• Tugas A:
Kutip tanpa perubahan bagian catatan yang dibuka dengan baris pertama catatan dan ditutup dengan baris yang memuat "Answer: (3) blurred". Kedua baris batas itu ikut disertakan.

• Kutipan bacaan:
Artinya, kota Ambon pada awal terbentuknya hanyalah daerah sekitar benteng, di sekitar pantai Honipopu. Portugis sendiri lebih suka menyebutnya ‘Gidado/Cidades de Ambyono’ yang artinya ‘Kota di Pulau Amboina’.

Pesan dari cerita terbentuknya Kota Ambon ini tentu mudah dipahami. Orang Barat begitu cerdik, sedangkan anak negeri begitu bodoh. Atau dalam konteks kolonialisme, orang Barat lebih berkuasa dari penduduk negeri.

Kisah semacam ini pernah tersebar luas di Nusantara pada masa pra-modern. Selain dikaitkan dengan lahirnya benteng Portugis di Ambon pada tahun 1575, sebuah hikayat di Aceh pun menggambarkan peristiwa hampir serupa, yakni tentang pertemuan seorang panglima Portugis yang meminta sebidang tanah dari Sultan Aceh.

Menurut catatan orang-orang Portugis pada abad ke-16, batu pertama dari benteng di pantai Honipopu diletakkan seorang panglima armada Portugis, Sancho de Vasconselos, pada 23 Maret 1575.

Dalam waktu tiga bulan, tembok benteng dan menara-menaranya telah dibangun lengkap dengan sejumlah rumah di dalamnya. Mengingat dalam keadaan perang, sebelum benteng rampung sekitar bulan Juni-Juli tahun 1575, de Vasconselos memerintahkan pasukannya menempati benteng dan diberi nama ‘Nossa Senhora da Anunciada’.

Nama itu berkaitan dengan saat peletakan batu pertama bertepatan dengan “Pesta Anunsiasi”, yang dalam tradisi Katholik tanggal 23 Maret, Bunda Maria diberi kabar oleh malaikat Tuhan bahwa dia akan mengandung dari Roh Kudus.

Tetapi menurut saksi mata dari abad 17 dan 18, George Everardus Rumphius, Francois Valentijn dalam bukunya ‘Oud en Nieuw Oost-indien’ maupun Imam Rijali dalam ‘Hikayat Tanah Hitu’, bahwa di kalangan penduduk Pulau Ambon, benteng tersebut lebih dikenal dengan sebutan ‘Kota Laha’, yang berarti benteng (kota) di teluk (laha).

Ambon sejak didirikan Portugis sampai dengan abad ke-20 masih berkisar pada daerah-daerah di sekitar benteng. Dalam perjalanan sejarah Kota Ambon, benteng ini kemudian dikuasai Belanda. Portugis ketika itu harus meninggalkan benteng dan bergeser ke Leitimor di selatan Pulau Ambon.

Dari catatan sejarah yang ada, disebutkan Casper de Melo, komandan pasukan Portugis (capitao) menyerah kepada Belanda di bawah komando Steven der Haghen, 23 Februari 1602. Benteng Portugis itu kemudian diganti namanya menjadi Benteng Victoria, artinya kemenangan, sebagai peringatan kemenangan Belanda atas Portugis ketika itu.

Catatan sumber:
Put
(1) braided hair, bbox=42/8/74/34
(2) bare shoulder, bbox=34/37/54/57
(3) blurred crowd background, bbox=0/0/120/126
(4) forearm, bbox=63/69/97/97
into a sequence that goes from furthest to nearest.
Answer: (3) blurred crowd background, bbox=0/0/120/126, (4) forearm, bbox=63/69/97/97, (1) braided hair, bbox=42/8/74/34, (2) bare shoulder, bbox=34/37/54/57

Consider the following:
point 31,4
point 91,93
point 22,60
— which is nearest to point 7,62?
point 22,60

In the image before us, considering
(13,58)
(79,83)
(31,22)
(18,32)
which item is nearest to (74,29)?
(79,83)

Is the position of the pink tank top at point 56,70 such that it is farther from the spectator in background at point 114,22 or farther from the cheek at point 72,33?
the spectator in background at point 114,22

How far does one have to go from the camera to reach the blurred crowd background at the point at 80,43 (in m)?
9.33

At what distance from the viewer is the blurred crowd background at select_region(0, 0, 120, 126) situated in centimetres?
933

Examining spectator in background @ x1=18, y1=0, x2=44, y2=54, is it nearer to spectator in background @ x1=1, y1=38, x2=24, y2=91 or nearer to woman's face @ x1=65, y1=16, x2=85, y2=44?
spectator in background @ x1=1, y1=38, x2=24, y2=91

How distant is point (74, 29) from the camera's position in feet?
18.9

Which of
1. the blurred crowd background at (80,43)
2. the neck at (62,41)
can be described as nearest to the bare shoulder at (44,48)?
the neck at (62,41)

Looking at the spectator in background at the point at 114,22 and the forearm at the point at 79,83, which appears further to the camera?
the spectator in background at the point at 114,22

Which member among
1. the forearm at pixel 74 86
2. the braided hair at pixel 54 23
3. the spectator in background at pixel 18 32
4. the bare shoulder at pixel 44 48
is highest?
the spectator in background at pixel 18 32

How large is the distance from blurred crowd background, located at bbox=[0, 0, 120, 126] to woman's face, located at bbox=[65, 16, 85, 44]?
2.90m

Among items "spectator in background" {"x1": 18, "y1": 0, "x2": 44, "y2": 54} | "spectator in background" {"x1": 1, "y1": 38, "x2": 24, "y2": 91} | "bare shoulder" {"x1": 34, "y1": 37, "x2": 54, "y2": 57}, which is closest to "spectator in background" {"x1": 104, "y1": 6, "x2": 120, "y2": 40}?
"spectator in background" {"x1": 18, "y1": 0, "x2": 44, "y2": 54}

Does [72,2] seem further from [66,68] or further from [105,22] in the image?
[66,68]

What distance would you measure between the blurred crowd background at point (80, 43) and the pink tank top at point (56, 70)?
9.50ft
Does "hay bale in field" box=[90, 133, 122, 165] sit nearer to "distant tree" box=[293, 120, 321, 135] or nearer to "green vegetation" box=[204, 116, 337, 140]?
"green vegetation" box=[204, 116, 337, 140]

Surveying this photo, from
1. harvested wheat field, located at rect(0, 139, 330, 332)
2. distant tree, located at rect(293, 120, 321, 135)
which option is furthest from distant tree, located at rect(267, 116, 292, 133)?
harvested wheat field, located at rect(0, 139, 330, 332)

• Tugas B:
Jawab pertanyaan berikut berdasarkan kutipan bacaan tentang Kota Ambon:
(i) Siapa yang meletakkan batu pertama benteng di pantai Honipopu, dan pada tanggal berapa?
(ii) Dengan sebutan apa benteng itu lebih dikenal di kalangan penduduk Pulau Ambon?
(iii) Menjadi apa nama benteng Portugis itu diganti setelah Portugis menyerah kepada Belanda?

• Hasil latihan A:
Put
(1) braided hair, bbox=42/8/74/34
(2) bare shoulder, bbox=34/37/54/57
(3) blurred crowd background, bbox=0/0/120/126
(4) forearm, bbox=63/69/97/97
into a sequence that goes from furthest to nearest.
Answer: (3) blurred crowd background, bbox=0/0/120/126, (4) forearm, bbox=63/69/97/97, (1) braided hair, bbox=42/8/74/34, (2) bare shoulder, bbox=34/37/54/57

• Hasil latihan B:
(i) Batu pertama diletakkan oleh panglima armada Portugis Sancho de Vasconselos pada 23 Maret 1575.
(ii) Benteng itu lebih dikenal dengan sebutan "Kota Laha".
(iii) Namanya diganti menjadi Benteng Victoria.